#### [What the exercise asks]
From the text on organic fluorine compounds, print the section that begins with the words "Recently some American" and stops after the words "contain fluorine compounds.".

#### [Supplied text]
____

Any organic compound containing fluorine is rare among living organisms as they do not produce these. There are some exceptions obviously.
Recently some American scientists have genetically designed a microbial host for organic fluorine metabolism, which produces a fluoridated intermediate which is named Diketide. The scientists have reported in the journal Angewandte Chemie, that this Diketide can be used as a monomer in case of in vivo production of fluorine-based bio-plastics.
Fluorine is very common for daily life use for us not like nature. If you try to find the usage of fluorine, what come to our minds are water repellent gore-tex jackets of polytetrafluoroethylene or Teflon coating. Fluorine is used in medicines. More than 20 to 30% medicines like anti-malarial, drugs for anesthetics, cytostatic, liquid ventilation agents all contain fluorine compounds.
From agriculture to ozone-friendly refrigerators and propellants it is used widely. Organic fluorine compounds are also used for liquid crystal display. Scientist Michelle C.Y.Chang of University of California, Berkeley (USA) and his colleagues aimed to biosynthetic machine system within the cells to make new organic fluorine molecules from simple fluorinated building blocks.

____

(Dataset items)

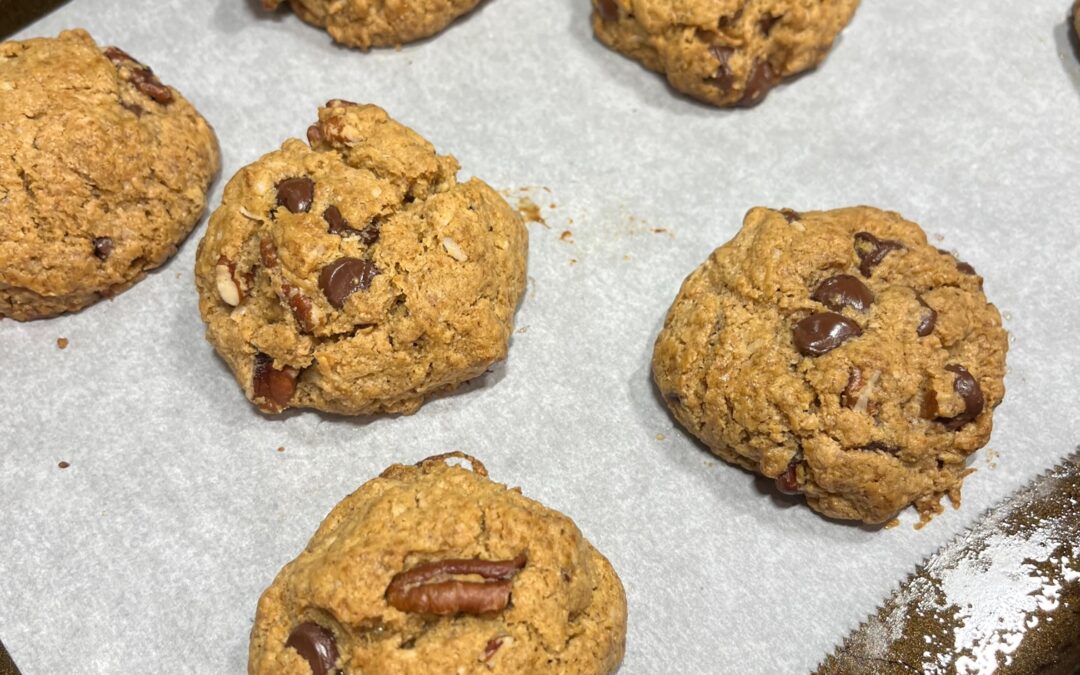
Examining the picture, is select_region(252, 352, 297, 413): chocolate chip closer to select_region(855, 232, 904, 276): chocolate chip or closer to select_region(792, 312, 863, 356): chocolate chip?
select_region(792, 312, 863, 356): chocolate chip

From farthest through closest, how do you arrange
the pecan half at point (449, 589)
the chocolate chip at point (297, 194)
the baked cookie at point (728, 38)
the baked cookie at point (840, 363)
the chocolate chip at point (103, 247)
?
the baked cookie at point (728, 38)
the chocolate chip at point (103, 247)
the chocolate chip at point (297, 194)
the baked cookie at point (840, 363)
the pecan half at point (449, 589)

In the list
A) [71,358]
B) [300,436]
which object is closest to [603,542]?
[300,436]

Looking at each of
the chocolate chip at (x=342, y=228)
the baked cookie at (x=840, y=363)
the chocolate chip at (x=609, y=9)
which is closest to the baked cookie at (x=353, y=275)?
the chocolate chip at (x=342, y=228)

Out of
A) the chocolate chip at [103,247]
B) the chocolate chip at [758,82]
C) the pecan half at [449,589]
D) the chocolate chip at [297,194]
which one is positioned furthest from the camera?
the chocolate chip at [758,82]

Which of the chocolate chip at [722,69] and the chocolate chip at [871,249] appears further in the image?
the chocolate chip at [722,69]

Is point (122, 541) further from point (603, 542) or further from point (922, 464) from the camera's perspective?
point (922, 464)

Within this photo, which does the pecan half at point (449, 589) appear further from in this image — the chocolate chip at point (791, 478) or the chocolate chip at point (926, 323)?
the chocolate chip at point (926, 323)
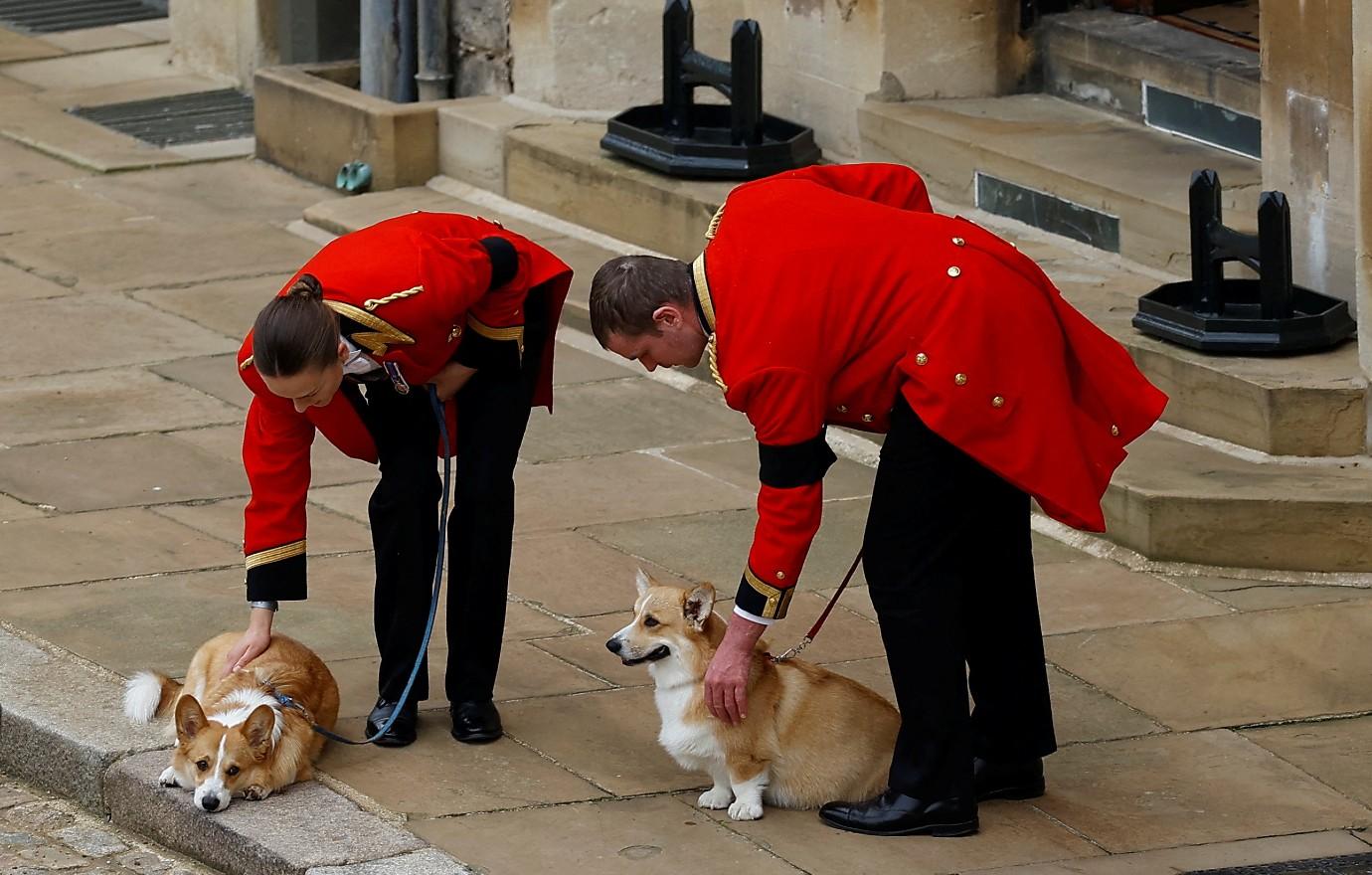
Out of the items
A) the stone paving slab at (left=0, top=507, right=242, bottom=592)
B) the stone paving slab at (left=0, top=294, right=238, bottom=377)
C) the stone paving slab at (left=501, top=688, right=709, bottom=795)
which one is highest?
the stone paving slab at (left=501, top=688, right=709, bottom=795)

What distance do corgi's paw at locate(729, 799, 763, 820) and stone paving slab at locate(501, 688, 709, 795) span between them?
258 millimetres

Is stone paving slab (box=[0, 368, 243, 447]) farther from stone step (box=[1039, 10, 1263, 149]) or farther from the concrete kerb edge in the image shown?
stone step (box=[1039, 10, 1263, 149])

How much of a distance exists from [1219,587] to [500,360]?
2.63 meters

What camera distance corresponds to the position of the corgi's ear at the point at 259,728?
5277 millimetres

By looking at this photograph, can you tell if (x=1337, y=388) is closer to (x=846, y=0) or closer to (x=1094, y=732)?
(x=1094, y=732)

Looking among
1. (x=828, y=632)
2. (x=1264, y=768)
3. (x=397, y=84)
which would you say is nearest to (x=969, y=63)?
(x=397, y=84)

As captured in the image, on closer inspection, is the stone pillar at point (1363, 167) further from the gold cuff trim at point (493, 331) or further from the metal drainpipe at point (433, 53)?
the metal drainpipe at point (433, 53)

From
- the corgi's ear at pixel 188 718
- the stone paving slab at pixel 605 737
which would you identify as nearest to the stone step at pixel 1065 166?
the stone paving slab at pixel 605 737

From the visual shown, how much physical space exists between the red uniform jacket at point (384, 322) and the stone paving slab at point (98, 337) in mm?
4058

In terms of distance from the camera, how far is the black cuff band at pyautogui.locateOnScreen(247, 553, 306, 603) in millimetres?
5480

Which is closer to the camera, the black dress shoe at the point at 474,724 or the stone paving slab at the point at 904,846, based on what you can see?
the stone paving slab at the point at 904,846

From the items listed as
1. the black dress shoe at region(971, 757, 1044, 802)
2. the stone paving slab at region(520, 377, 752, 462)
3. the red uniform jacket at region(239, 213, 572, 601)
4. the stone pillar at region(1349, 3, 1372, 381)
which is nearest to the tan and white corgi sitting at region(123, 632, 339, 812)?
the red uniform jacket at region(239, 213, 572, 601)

____

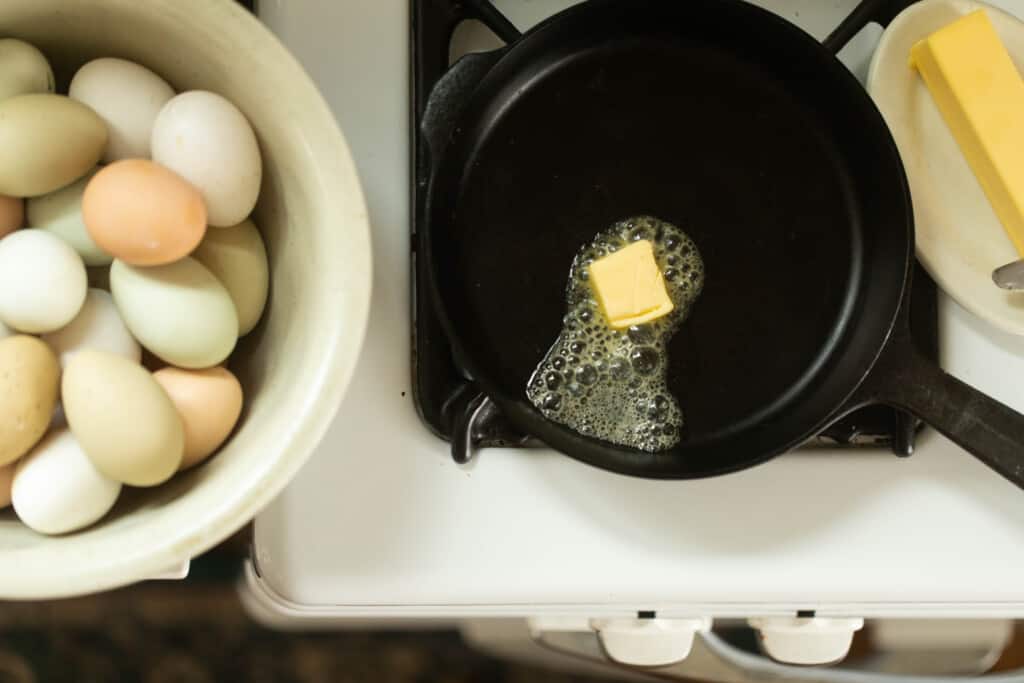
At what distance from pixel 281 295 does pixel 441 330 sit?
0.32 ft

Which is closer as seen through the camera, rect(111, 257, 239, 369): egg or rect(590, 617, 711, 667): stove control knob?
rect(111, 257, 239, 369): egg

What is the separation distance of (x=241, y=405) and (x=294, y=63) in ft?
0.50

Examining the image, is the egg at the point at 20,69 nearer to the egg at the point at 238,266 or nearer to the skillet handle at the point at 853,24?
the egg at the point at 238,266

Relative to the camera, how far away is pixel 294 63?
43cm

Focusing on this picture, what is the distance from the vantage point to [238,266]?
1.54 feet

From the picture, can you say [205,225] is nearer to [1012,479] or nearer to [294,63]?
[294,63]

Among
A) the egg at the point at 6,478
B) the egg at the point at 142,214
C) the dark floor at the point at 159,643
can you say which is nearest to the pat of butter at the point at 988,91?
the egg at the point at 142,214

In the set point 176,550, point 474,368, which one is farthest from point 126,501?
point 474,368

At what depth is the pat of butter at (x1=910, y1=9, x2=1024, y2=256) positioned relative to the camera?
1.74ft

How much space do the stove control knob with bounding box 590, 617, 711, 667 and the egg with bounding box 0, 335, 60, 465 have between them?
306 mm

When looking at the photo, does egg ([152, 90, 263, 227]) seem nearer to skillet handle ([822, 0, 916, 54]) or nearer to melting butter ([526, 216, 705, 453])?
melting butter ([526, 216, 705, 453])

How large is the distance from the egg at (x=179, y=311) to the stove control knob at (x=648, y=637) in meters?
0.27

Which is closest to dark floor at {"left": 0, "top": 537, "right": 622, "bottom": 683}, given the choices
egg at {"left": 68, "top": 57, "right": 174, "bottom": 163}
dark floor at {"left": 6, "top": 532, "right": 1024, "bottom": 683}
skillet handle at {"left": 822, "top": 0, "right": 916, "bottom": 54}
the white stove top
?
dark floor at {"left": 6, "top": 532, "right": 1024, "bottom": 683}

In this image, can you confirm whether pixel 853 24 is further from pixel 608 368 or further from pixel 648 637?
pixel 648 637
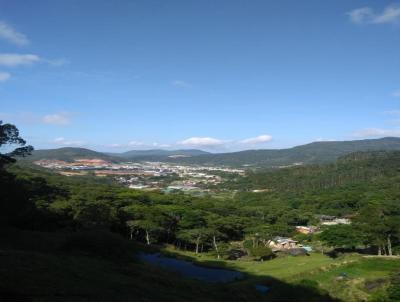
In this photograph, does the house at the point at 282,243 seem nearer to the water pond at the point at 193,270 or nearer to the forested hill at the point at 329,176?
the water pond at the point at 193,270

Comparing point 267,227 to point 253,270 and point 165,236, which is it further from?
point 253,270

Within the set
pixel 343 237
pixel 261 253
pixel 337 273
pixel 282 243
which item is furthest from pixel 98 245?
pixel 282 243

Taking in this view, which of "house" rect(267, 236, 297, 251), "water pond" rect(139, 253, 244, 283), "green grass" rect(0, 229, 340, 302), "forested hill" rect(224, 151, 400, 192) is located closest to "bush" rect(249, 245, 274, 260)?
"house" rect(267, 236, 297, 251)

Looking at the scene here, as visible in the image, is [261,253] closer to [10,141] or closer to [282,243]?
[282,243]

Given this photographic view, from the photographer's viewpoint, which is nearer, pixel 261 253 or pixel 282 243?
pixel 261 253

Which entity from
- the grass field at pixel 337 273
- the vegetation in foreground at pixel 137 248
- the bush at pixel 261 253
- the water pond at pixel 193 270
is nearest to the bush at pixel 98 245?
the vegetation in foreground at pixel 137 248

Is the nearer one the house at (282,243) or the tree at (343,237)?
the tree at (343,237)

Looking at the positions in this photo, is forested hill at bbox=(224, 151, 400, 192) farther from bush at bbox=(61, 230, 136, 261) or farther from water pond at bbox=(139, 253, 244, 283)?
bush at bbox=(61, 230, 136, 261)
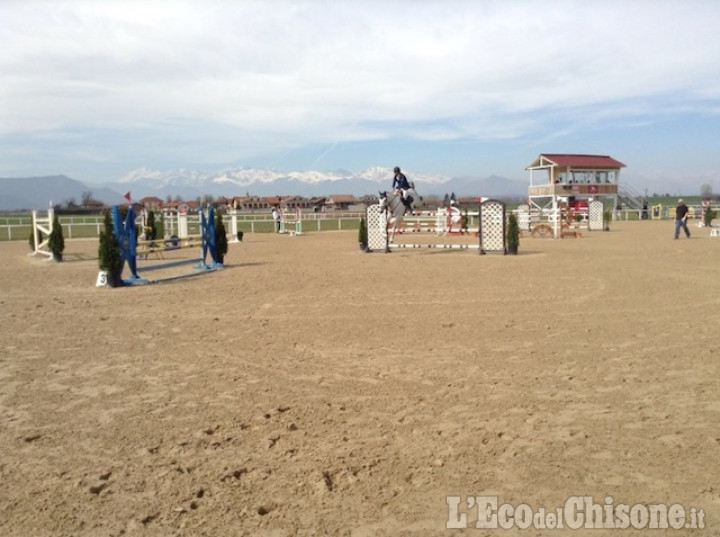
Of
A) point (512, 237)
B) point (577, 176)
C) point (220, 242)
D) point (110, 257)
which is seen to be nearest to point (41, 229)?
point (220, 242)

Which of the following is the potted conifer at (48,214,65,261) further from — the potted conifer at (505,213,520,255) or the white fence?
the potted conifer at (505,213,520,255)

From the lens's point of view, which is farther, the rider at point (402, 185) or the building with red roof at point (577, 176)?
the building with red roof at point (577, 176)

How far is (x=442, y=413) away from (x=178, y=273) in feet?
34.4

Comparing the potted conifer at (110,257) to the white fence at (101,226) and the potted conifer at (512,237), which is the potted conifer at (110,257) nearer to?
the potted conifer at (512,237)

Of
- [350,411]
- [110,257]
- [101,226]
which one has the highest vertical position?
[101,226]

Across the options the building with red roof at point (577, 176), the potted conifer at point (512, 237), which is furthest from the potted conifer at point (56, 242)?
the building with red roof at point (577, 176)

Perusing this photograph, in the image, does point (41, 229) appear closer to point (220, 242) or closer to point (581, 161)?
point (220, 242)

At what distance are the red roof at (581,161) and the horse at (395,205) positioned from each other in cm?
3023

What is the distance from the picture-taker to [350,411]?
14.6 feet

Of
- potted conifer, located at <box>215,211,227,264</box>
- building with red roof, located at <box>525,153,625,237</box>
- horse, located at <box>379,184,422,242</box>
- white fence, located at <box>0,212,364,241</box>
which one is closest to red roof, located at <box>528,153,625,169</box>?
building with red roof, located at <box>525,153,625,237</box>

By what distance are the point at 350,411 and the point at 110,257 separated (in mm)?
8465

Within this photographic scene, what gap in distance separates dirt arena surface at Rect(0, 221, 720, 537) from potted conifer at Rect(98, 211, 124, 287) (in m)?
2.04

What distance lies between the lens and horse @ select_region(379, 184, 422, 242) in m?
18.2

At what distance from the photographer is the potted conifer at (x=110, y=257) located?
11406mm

____

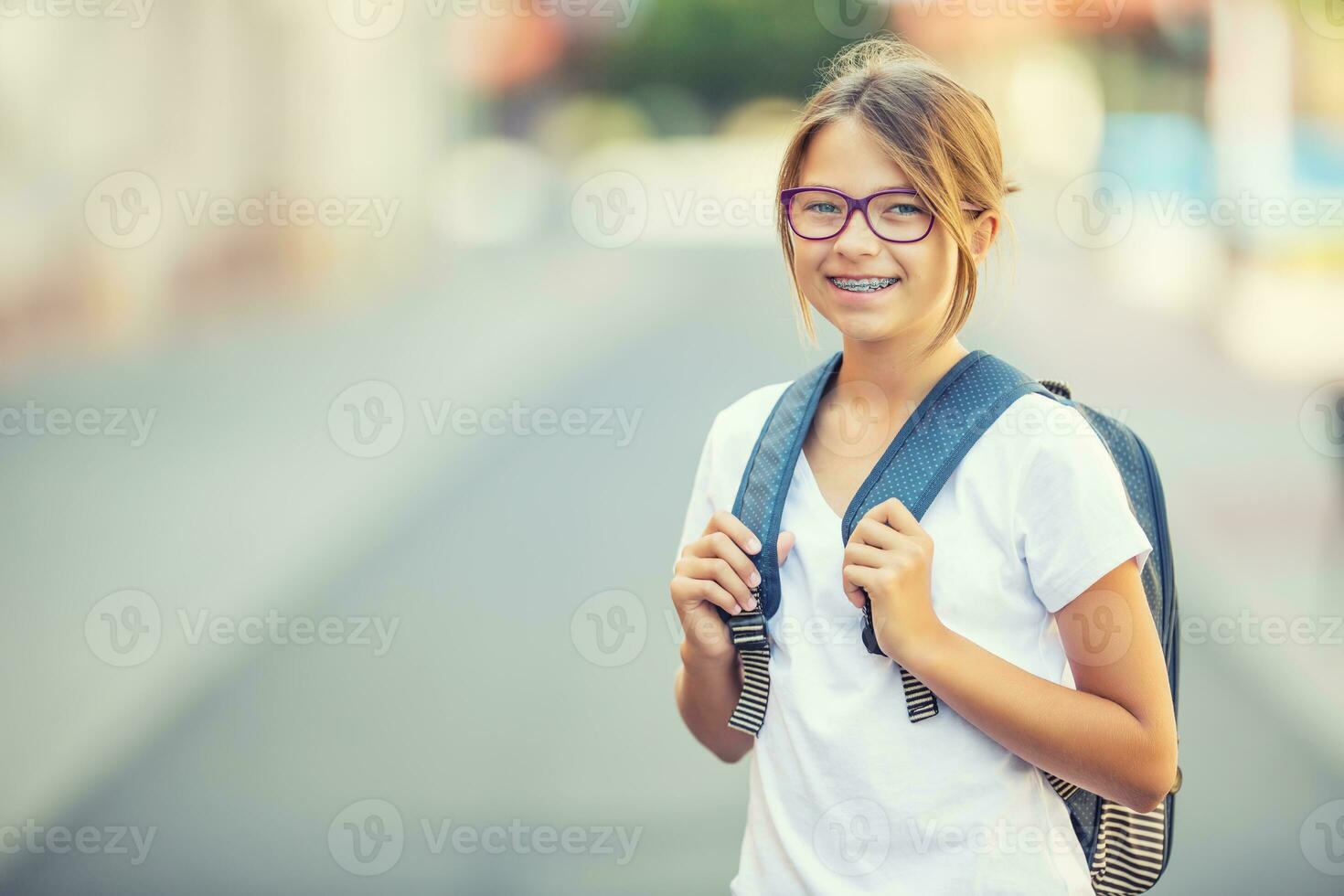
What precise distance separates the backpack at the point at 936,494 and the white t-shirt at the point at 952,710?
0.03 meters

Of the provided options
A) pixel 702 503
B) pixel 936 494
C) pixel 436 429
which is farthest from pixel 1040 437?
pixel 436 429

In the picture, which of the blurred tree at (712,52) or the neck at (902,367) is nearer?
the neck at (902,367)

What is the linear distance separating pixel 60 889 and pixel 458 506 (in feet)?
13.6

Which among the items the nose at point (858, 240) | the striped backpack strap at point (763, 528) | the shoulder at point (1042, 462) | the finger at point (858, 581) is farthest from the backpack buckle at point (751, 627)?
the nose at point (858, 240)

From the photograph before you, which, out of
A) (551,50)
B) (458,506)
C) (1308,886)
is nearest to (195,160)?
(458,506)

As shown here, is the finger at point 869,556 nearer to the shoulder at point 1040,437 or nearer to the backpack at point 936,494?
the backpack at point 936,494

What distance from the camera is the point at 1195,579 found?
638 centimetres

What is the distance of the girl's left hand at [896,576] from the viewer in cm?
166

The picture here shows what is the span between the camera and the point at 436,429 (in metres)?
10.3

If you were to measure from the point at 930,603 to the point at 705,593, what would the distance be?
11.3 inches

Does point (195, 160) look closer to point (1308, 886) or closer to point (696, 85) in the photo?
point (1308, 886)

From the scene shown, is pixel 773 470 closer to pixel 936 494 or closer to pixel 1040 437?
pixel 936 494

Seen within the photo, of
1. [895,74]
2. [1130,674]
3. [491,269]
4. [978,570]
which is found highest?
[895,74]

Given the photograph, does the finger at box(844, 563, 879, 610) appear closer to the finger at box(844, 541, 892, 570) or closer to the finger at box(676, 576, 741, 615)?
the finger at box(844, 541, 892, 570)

____

#### [Task result]
Recently some American scientists have genetically designed a microbial host for organic fluorine metabolism, which produces a fluoridated intermediate which is named Diketide. The scientists have reported in the journal Angewandte Chemie, that this Diketide can be used as a monomer in case of in vivo production of fluorine-based bio-plastics.
Fluorine is very common for daily life use for us not like nature. If you try to find the usage of fluorine, what come to our minds are water repellent gore-tex jackets of polytetrafluoroethylene or Teflon coating. Fluorine is used in medicines. More than 20 to 30% medicines like anti-malarial, drugs for anesthetics, cytostatic, liquid ventilation agents all contain fluorine compounds.